Articles Tagged with sleek
You are currently browsing 9 articles tagged with sleek.
jQuery 3D Circle
Published Monday 12th of December 2011
I wanted to learn more about CSS 3D transforms so I started experimenting with the login page on SleekPHP.
It all turned into a jQuery Plugin called "3D Circle". I haven't uploaded it to the site yet but you can find both the CSS and the JS (beta) on Google code.
There's also a demo you can try out here (only tested in Chrome).
It's just a save of the HTML, CSS and JS on that page so you won't actually be able to sign up or do anything else. That's not the point of the demo though so.
I've only tried it in Chrome but use all vendor prefixes in the CSS so if your browser supports them all it should work in it too.
It took me a while to get everything the way I wanted it. The circle is automatically generated based on the items on the page. So if you add or remove items the circle adapts.
First I tried calculating the positions myself using sin and cos and apply them to the item's translateX and translateZ values. This worked fine before I started rotating the items as well. Without rotation the items were all facing the screen but they were at least in a circle.

◆ DIRECTION A
Answer these questions from the post about the jQuery 3D Circle plugin, one per line:
(i) How many articles are tagged with sleek?
(ii) In which browser was the demo tested?
(iii) To which two values did the author first apply positions calculated with sin and cos?

◆ GIVEN DATA
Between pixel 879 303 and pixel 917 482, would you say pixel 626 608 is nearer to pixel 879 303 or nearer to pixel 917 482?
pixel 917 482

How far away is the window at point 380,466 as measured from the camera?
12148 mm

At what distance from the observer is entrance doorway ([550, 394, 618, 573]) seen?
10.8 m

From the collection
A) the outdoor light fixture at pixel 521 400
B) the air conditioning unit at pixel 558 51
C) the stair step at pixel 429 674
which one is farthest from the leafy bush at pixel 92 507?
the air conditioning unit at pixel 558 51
---
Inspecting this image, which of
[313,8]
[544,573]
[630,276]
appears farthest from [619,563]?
* * *
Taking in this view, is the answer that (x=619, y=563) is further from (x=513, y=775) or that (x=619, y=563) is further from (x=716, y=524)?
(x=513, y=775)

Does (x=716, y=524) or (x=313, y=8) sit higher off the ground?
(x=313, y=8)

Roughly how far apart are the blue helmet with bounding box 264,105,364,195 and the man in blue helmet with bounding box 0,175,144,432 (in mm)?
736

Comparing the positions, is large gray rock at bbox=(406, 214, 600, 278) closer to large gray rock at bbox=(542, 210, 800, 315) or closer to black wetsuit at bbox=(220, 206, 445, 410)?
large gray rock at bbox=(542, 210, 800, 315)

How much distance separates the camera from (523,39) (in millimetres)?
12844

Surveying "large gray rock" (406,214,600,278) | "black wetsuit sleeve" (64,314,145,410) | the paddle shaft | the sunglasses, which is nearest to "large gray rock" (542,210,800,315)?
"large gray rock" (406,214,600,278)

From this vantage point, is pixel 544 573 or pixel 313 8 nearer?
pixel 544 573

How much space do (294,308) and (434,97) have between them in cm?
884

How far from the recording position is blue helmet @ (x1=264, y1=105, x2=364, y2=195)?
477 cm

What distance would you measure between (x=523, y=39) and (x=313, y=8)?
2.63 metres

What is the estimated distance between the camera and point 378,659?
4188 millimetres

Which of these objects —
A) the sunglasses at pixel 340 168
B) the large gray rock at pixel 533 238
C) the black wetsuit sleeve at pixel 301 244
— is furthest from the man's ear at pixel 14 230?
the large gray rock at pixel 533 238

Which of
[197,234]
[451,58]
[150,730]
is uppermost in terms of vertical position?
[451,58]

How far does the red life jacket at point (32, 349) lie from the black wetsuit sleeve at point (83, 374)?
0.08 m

◆ DIRECTION B
Rewrite the entries in the stretch from the line containing "How much space" through the line containing "4188 millimetres", both included. Keep every line's wording and coordinates unchanged, but multiply each distance given as an answer by 0.8, rounding to the number of decimals it originally had, with halves rounded up.

◆ FULL RESPONSE A
(i) 9
(ii) Chrome
(iii) translateX and translateZ

◆ FULL RESPONSE B
How much space do (294,308) and (434,97) have between them in cm?
707

How far from the recording position is blue helmet @ (x1=264, y1=105, x2=364, y2=195)?
382 cm

What distance would you measure between (x=523, y=39) and (x=313, y=8)?
2.10 metres

What is the estimated distance between the camera and point 378,659?
3350 millimetres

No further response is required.